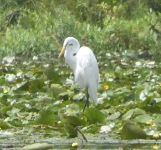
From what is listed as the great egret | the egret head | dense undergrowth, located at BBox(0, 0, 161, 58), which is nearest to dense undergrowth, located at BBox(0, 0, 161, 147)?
dense undergrowth, located at BBox(0, 0, 161, 58)

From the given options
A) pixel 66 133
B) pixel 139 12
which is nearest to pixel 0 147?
pixel 66 133

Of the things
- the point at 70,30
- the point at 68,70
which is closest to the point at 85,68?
the point at 68,70

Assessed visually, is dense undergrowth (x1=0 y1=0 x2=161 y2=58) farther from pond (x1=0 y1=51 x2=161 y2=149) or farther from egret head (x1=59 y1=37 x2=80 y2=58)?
pond (x1=0 y1=51 x2=161 y2=149)

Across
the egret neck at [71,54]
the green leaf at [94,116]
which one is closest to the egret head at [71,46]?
the egret neck at [71,54]

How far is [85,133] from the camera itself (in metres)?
5.81

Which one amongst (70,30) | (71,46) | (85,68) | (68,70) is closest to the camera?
(85,68)

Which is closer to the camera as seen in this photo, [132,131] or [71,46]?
[132,131]

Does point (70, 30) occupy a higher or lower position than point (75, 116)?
higher

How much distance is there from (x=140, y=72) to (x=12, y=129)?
4592 millimetres

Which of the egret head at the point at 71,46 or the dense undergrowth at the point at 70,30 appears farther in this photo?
the dense undergrowth at the point at 70,30

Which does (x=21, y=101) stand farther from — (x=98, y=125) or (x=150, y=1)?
(x=150, y=1)

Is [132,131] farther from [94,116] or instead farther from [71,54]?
[71,54]

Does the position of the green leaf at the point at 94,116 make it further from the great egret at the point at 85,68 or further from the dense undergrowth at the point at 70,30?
the dense undergrowth at the point at 70,30

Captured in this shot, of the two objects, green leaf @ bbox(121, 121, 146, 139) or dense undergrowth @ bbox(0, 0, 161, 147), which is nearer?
green leaf @ bbox(121, 121, 146, 139)
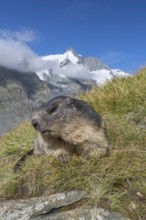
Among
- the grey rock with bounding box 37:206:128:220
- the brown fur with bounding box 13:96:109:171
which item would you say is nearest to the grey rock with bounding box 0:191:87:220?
the grey rock with bounding box 37:206:128:220

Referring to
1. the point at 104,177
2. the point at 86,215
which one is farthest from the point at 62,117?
the point at 86,215

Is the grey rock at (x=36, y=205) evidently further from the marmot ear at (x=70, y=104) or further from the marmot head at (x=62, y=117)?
the marmot ear at (x=70, y=104)

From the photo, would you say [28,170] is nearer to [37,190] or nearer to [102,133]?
[37,190]

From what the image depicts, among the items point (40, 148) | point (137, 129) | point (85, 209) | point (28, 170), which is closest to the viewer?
point (85, 209)

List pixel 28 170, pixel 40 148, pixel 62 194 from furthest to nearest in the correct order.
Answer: pixel 40 148
pixel 28 170
pixel 62 194

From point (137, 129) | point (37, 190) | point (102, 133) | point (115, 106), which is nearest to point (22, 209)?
point (37, 190)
▬▬▬▬▬▬▬▬▬▬
» REQUIREMENT: Copy every one of the records above word for word, and leave out the pictures.

» SOLUTION TO THIS TASK:
From what is listed as the great egret | the egret head | dense undergrowth, located at BBox(0, 0, 161, 58), which is nearest to dense undergrowth, located at BBox(0, 0, 161, 147)?
dense undergrowth, located at BBox(0, 0, 161, 58)

From the given options
A) pixel 66 133
B) pixel 139 12
which is nearest to pixel 0 147?
pixel 66 133

Of the things
- the point at 70,30
- the point at 68,70
which is closest to the point at 85,68?
the point at 68,70

Assessed visually, is dense undergrowth (x1=0 y1=0 x2=161 y2=58) farther from pond (x1=0 y1=51 x2=161 y2=149) or farther from egret head (x1=59 y1=37 x2=80 y2=58)?
pond (x1=0 y1=51 x2=161 y2=149)

Across
the egret neck at [71,54]
the green leaf at [94,116]
which one is closest to the egret head at [71,46]?
the egret neck at [71,54]

How far is [85,133] from the camera itself (in metres)?
5.81

Which one amongst (70,30) | (71,46) | (85,68) | (68,70) is closest to the camera?
(85,68)

Which is closer to the camera as seen in this photo, [132,131] or [71,46]?
[132,131]

Does point (70, 30) occupy a higher or lower position than point (75, 116)?
higher

How much distance is there from (x=140, y=72) to (x=12, y=129)?
4592 millimetres

Which of the egret head at the point at 71,46 or the dense undergrowth at the point at 70,30 appears farther in this photo?
the dense undergrowth at the point at 70,30

Which does (x=21, y=101) stand farther from — (x=98, y=125) or (x=150, y=1)?
(x=150, y=1)

Is [132,131] farther from [94,116] or instead farther from [71,54]?
[71,54]

Does the position of the green leaf at the point at 94,116 make it further from the great egret at the point at 85,68 or further from the dense undergrowth at the point at 70,30?
the dense undergrowth at the point at 70,30

Captured in this shot, of the two objects, green leaf @ bbox(121, 121, 146, 139) or dense undergrowth @ bbox(0, 0, 161, 147), which is nearer?
green leaf @ bbox(121, 121, 146, 139)
Among
- the grey rock with bounding box 37:206:128:220
- the brown fur with bounding box 13:96:109:171
which item would you say is nearest to the grey rock with bounding box 0:191:87:220?
the grey rock with bounding box 37:206:128:220

Referring to
1. the point at 104,177
2. the point at 86,215
which one is farthest from the point at 62,117?
the point at 86,215

Is the grey rock at (x=36, y=205) evidently further from the marmot ear at (x=70, y=104) or further from the marmot head at (x=62, y=117)?
the marmot ear at (x=70, y=104)

From the photo, would you say [28,170] is nearer to [37,190] or nearer to [102,133]?
[37,190]

From what the image depicts, among the items point (40, 148) | point (137, 129) | point (85, 209) | point (28, 170), which is closest to the viewer?
point (85, 209)

List pixel 28 170, pixel 40 148, pixel 62 194 from furthest to nearest in the correct order.
Answer: pixel 40 148
pixel 28 170
pixel 62 194

From point (137, 129) | point (37, 190) | point (102, 133) | point (115, 106), which is nearest to point (22, 209)?
point (37, 190)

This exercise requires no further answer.